I don’t know whether there are parishes that have set up separate online contribution plans for their St. Vincent de Paul groups. For the sake of accountability, this is something that should be done by parish offices that may already handle online donations, or perhaps by diocesan chanceries or their designees, rather than by each parish St. Vincent de Paul society. Arrangements would need to be made with one of the payment processors that currently provides this service to parishes. There are a number of them; some charge fees that may be too high for small monthly donations.

There may be an opportunity this spring to appeal for funds to sustain parishes and their charitable efforts. If Washington approves payments to each qualifying adult or household of one or two thousand dollars, this will be regarded everywhere as a windfall. Some people will desperately need that money – and perhaps much more – to pay their bills. But others may simply put the money into savings. For the latter, it’s worth considering that

we know from behavioral economics (for example, https://link.springer.com/article/10.1007/s11266-018-9985-y) that people are likely to donate to charity a larger portion of money that comes in as a windfall than money from their regular earnings. Perhaps an appeal can be made to parishioners if and when checks from Washington are in the mail.
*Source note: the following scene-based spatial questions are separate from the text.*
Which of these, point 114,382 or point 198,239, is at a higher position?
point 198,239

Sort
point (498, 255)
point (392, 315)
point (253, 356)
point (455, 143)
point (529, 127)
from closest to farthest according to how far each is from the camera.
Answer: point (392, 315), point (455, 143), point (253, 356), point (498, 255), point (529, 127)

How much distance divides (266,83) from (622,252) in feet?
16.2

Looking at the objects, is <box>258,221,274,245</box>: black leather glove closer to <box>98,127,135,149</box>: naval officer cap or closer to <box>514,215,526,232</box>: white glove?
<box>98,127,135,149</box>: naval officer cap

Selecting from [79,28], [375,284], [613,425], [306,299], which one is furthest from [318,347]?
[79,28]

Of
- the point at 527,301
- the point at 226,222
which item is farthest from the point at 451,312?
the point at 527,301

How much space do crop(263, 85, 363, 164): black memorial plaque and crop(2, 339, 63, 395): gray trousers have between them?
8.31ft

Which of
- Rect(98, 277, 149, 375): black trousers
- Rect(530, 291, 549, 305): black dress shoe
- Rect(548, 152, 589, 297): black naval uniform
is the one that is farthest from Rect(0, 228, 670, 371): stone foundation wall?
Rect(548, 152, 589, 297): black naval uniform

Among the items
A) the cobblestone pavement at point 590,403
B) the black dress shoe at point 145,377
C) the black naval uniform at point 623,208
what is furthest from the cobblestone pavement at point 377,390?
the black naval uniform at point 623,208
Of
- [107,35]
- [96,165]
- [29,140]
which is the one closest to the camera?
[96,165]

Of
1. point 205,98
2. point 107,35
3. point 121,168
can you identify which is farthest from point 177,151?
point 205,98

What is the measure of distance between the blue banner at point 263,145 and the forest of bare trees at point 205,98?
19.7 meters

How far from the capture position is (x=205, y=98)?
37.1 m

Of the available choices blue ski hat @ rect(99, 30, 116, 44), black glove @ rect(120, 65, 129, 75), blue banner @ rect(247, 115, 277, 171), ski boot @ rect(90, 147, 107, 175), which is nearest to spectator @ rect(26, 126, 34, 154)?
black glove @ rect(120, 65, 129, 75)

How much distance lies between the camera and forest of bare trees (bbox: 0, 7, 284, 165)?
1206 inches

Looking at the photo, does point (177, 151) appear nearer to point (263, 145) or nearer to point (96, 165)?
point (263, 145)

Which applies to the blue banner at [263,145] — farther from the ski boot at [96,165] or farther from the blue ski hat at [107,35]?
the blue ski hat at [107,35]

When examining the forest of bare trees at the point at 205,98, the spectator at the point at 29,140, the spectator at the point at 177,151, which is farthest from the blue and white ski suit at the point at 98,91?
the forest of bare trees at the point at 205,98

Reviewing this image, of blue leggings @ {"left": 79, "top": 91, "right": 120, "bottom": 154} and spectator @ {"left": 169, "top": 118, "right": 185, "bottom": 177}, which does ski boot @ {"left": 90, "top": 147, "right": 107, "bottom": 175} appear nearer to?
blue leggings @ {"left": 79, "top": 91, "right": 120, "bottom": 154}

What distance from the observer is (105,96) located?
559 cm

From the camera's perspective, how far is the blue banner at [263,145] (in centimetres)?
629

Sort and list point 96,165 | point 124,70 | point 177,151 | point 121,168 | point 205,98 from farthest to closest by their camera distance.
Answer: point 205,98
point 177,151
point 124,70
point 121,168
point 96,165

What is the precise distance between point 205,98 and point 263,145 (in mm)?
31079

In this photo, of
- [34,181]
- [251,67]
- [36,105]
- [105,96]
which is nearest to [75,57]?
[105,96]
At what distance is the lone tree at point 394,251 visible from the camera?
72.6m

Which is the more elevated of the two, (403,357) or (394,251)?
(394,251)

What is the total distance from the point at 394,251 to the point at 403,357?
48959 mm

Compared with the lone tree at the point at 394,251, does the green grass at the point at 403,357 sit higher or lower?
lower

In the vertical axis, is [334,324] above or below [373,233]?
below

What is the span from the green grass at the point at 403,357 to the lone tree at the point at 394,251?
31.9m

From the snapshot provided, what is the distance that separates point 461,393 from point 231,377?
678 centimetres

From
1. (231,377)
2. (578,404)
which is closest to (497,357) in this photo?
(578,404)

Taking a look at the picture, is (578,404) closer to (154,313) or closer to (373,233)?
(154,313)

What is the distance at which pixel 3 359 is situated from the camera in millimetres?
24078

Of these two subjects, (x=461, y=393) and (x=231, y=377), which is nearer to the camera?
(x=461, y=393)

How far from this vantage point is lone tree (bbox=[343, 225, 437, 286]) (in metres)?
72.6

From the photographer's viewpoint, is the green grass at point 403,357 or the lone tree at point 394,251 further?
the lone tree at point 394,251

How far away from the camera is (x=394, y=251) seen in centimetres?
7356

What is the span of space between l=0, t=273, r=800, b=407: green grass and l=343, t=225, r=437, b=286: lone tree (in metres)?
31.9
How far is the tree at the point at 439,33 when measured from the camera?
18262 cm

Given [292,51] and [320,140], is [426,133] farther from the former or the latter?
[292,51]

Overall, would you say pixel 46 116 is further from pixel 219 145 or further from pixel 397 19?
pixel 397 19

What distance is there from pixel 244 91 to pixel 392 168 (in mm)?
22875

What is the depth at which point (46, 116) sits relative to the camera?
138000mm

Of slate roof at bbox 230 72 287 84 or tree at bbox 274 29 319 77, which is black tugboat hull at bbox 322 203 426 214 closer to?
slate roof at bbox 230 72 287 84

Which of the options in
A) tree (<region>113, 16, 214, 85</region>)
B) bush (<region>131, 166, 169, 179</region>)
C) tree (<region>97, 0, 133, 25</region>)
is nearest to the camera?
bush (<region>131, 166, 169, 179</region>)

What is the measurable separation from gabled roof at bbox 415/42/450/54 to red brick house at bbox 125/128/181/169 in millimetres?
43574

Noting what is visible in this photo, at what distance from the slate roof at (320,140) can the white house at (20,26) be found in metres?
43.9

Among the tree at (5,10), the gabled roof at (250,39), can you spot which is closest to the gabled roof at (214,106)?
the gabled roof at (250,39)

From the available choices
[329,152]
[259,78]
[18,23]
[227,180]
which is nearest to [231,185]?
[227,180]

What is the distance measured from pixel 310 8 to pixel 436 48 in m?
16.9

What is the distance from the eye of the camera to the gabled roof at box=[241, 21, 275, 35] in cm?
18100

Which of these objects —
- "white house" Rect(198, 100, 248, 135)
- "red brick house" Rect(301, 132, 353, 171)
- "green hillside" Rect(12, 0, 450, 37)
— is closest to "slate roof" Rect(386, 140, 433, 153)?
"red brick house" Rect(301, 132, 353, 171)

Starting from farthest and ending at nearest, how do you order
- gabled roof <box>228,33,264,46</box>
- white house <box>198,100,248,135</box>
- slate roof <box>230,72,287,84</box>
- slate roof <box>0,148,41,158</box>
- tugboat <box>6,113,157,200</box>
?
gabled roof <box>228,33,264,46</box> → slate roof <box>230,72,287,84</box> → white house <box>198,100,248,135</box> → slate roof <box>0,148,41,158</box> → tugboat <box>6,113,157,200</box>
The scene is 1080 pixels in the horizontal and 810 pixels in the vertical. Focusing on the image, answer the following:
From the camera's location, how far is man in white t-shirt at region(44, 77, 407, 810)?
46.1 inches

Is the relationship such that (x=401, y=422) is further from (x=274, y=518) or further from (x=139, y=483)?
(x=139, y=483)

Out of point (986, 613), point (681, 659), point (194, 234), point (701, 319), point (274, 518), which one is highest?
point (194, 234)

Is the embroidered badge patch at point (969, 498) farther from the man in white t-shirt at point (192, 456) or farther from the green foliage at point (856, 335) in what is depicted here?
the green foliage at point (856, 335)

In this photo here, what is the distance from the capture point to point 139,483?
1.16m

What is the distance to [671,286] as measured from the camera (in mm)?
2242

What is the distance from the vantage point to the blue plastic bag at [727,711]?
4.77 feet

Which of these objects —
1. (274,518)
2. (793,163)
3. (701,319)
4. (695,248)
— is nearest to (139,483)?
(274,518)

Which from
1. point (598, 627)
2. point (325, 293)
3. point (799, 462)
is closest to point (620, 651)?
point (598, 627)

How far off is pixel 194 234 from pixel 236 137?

The coronavirus epidemic is not a challenge to our faith. But, in the absence of being present at the principal liturgy that binds us together, the Mass, it is certainly a challenge to our ability, to maintain Christian communities encouraging sacramental practice and also mercy for the needy. And it’s a challenge that may last for many months. In relation to God, we are never alone. But for the time being we will be relatively isolated from other Catholics.

“Only Connect,” the famous epigraph to E. M. Forster’s novel Howards End says. Yes, but we will need to devise new ways of doing this in our parishes. In the end, we could even find that at least a few of those ways are worth preserving after the COVID-19 crisis ends.